§ **Your objective**
Print the data that follows word for word, leaving out any picture.

§ **Source data**
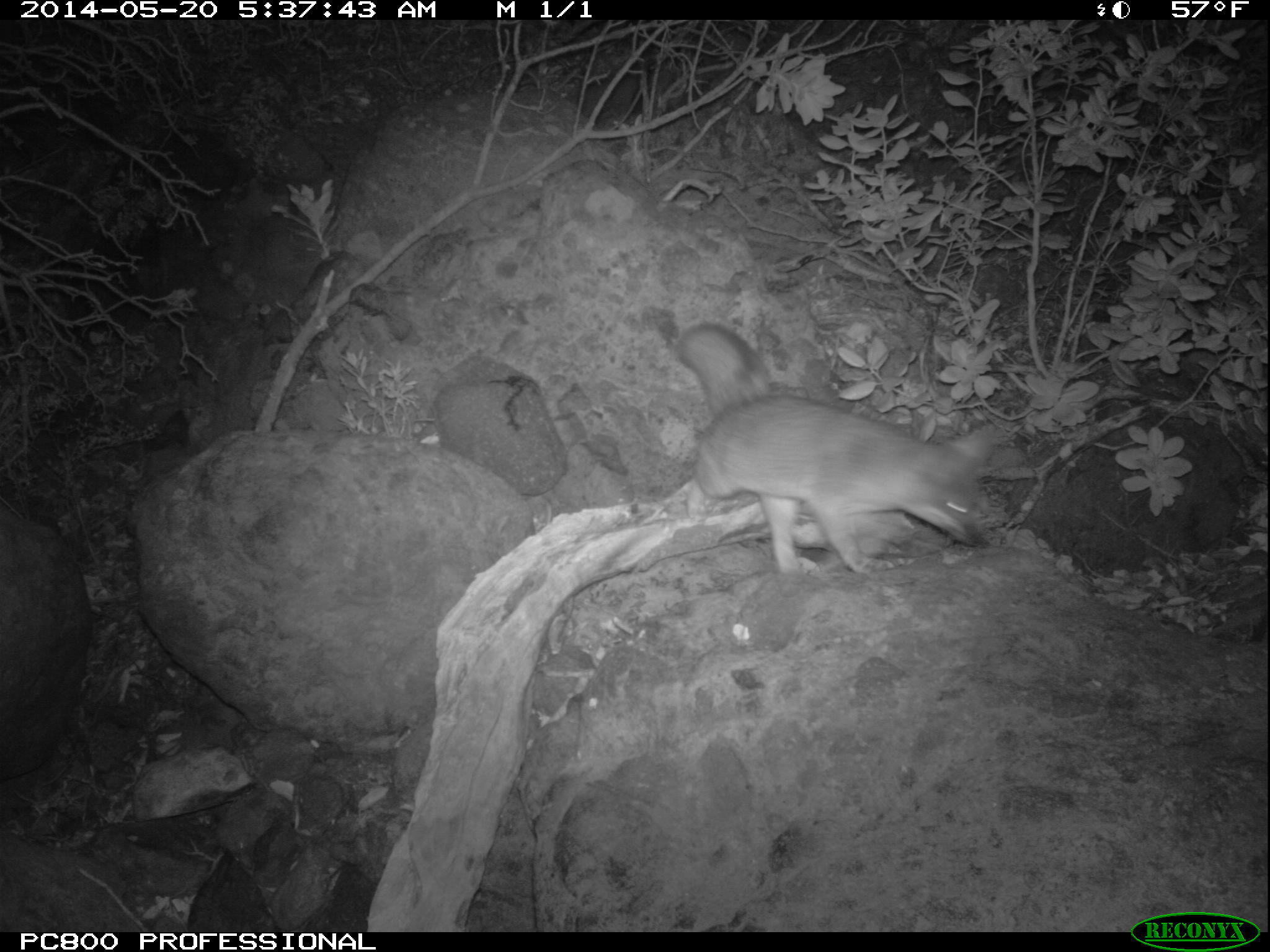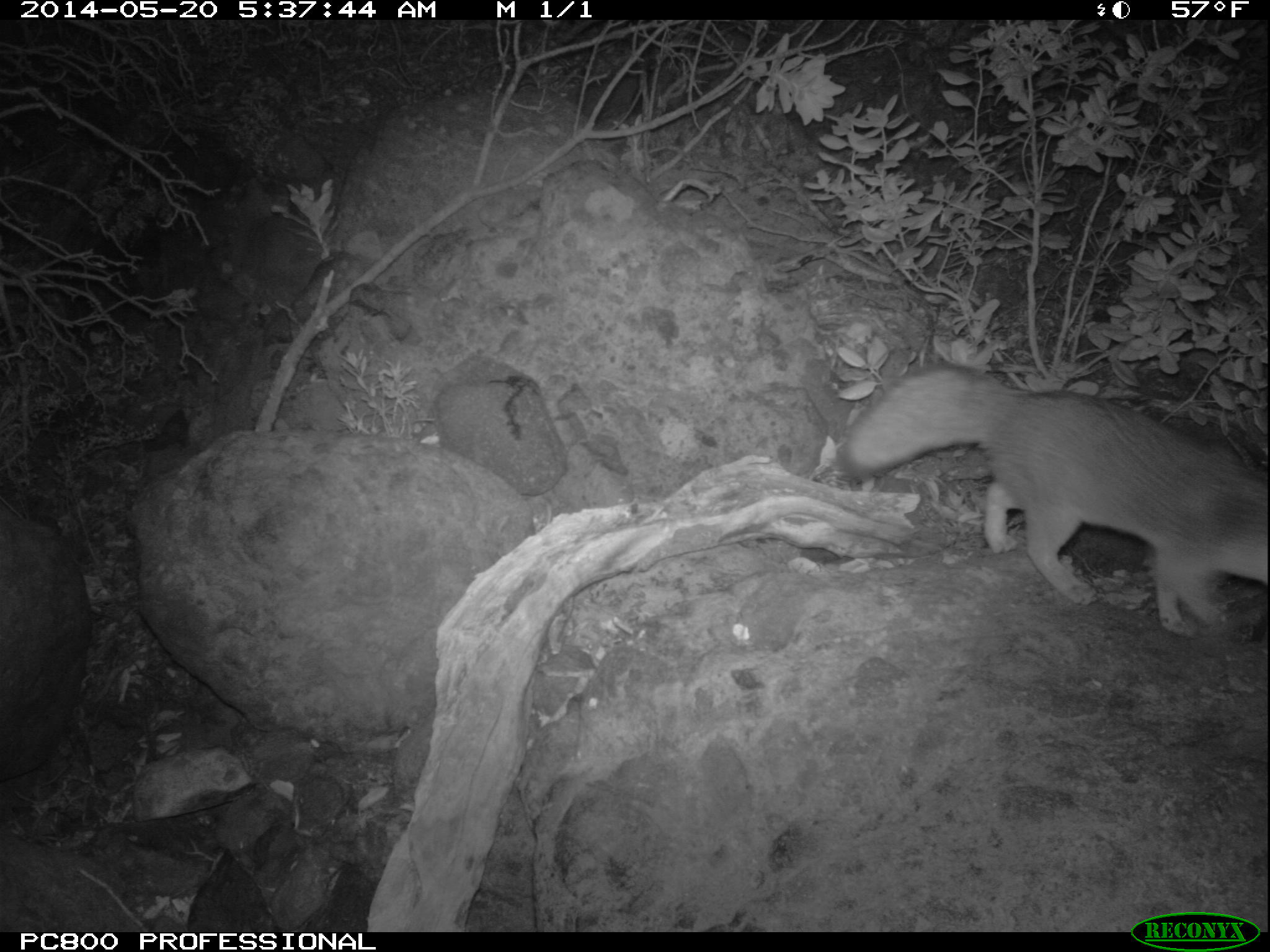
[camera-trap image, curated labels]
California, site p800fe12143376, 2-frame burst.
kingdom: Animalia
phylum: Chordata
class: Mammalia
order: Carnivora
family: Canidae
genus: Urocyon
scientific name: Urocyon littoralis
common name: island fox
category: fox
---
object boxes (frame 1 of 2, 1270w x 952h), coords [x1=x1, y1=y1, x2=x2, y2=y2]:
fox: [x1=675, y1=322, x2=998, y2=576]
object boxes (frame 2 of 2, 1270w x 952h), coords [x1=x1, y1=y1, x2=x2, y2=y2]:
fox: [x1=834, y1=361, x2=1269, y2=635]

§ **Your response**
[camera-trap image, curated labels]
California, site p800fe12143376, 2-frame burst.
kingdom: Animalia
phylum: Chordata
class: Mammalia
order: Carnivora
family: Canidae
genus: Urocyon
scientific name: Urocyon littoralis
common name: island fox
category: fox
---
object boxes (frame 1 of 2, 1270w x 952h), coords [x1=x1, y1=y1, x2=x2, y2=y2]:
fox: [x1=675, y1=322, x2=998, y2=576]
object boxes (frame 2 of 2, 1270w x 952h), coords [x1=x1, y1=y1, x2=x2, y2=y2]:
fox: [x1=834, y1=361, x2=1269, y2=635]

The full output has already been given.